Paddy Chayefsky is a veteran of what is now known as TV’s golden age, that period in the ’50s when there was original, live drama every night and when the networks, uncertain of where they were going, were willing to experiment with talent and quality. Though TV has expanded beyond all recognition and is technically light years beyond those pioneering days, it has, in Chayefsky’s view, entered its own dark ages. In its frantic race for ratings, it has become debased, an extension of a corporate way of life that Chayefsky sees “dehumanizing all of us. ” Last week Chayefsky talked to TIME about Network—and the real, unreal world of television. Excerpts:

People say to me: “Jesus, you moved into some pretty surreal satire.” I say: “No, I still write realistic stuff. It’s the world that’s gone nuts, not me. It’s the world that’s turned into a satire.” We never lied. Everything in the movie is true—with some extensions. It’s very hard to describe simply and realistically what is going on without being grotesque. I think the movie is right now.

The networks were concerned about ratings when I was working in TV in the ’50s, but the condition has been seriously aggravated. If I were in control of a network, I think I would be satisfied with a mere million-dollar profit instead of a 150 million-dollar profit. I would supply on prime time a healthy chunk of beauty and commitment. I think the American people deserve some truth—at least as much truth as we can give them—instead of pure entertainment or pure addiction.

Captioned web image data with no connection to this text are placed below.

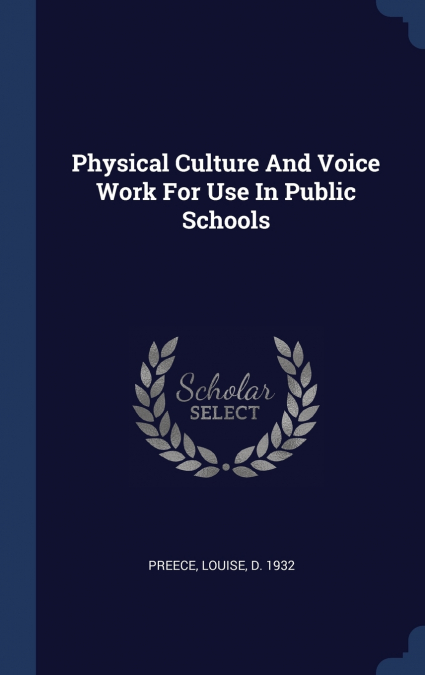Physical Culture And Voice Work For Use In Public Schools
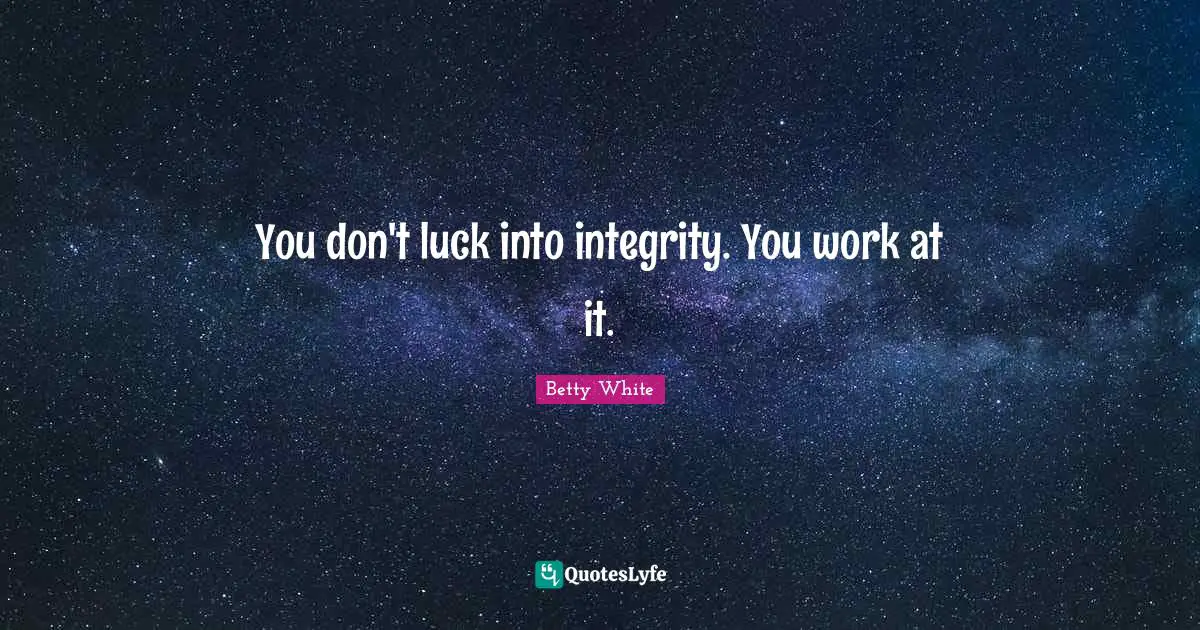 You don't luck into integrity. You work at it.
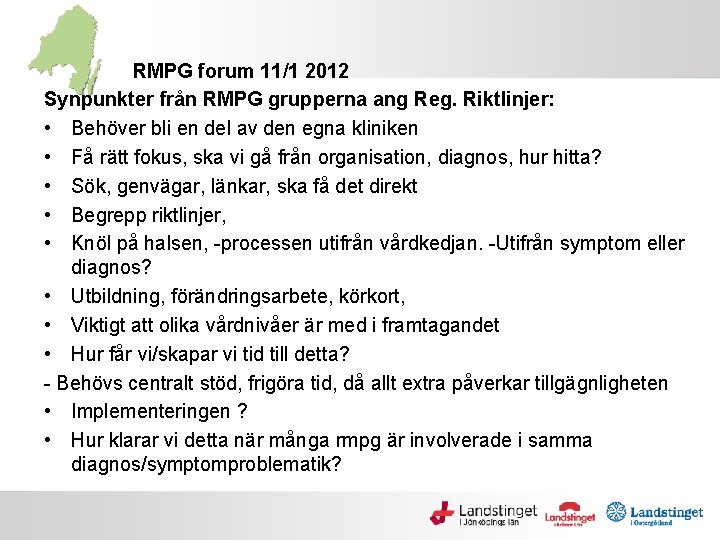 RMPG forum 11/1 2012 Synpunkter från RMPG grupperna ang Reg. Riktlinjer: • Behöver bli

Let’s at least show the country to ourselves for what it really is. It includes more than pimps, hustlers, junkies, murderers and hit men. All family life is not as coarse and brutalized as it is presented to us on TV. There is a substantial thing called America with a very complicated, pluralistic society that is worth honest presentation. If I were in charge of a network, I would insist that one-third, at least, of prime time be used to depict that, whether people watch it or not, because some people will watch it.

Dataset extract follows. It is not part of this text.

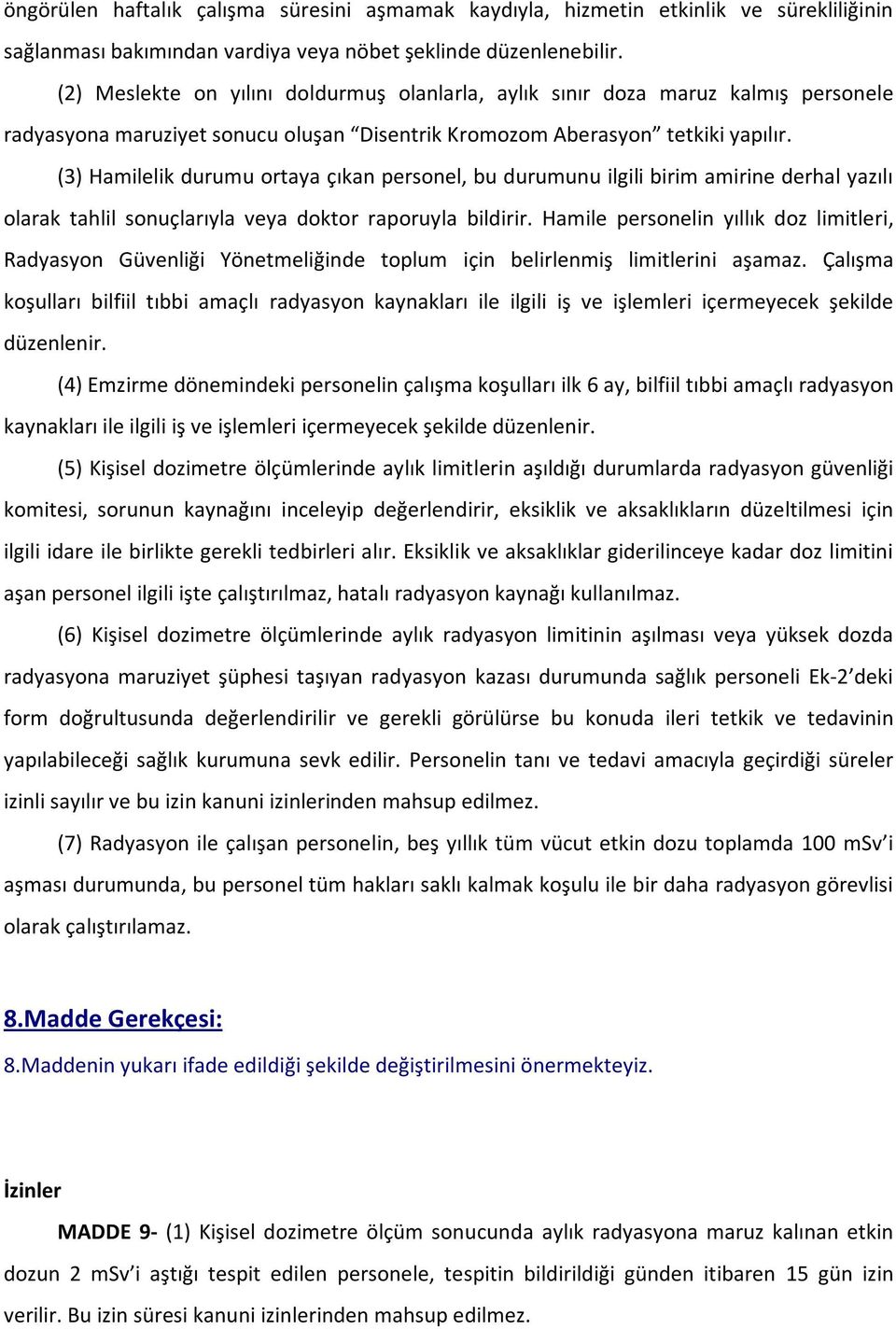 (3) Hamilelik durumu ortaya çıkan personel, bu durumunu ilgili birim amirine derhal yazılı olarak tahlil sonuçlarıyla veya doktor raporuyla bildirir.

Television coarsens all the complexities of human relationships, brutalizes them, makes them insensitive. The point about violence is not so much that it breeds violence—though that is probably true—but that it totally desensitizes viciousness, brutality, murder, death so that we no longer actively feel the pains of the victim or suffer for the mourners or feel their grief. When the Hindenburg blew up, the reporter broke down on the radio. I can’t imagine anything like that happening today. I imagine a detached, calm description of the ship going up in flames: “I do believe there will be no survivors.” We have become desensitized to things that are usually part of the human condition. This is the basic problem of television. We’ve lost our sense of shock, our sense of humanity.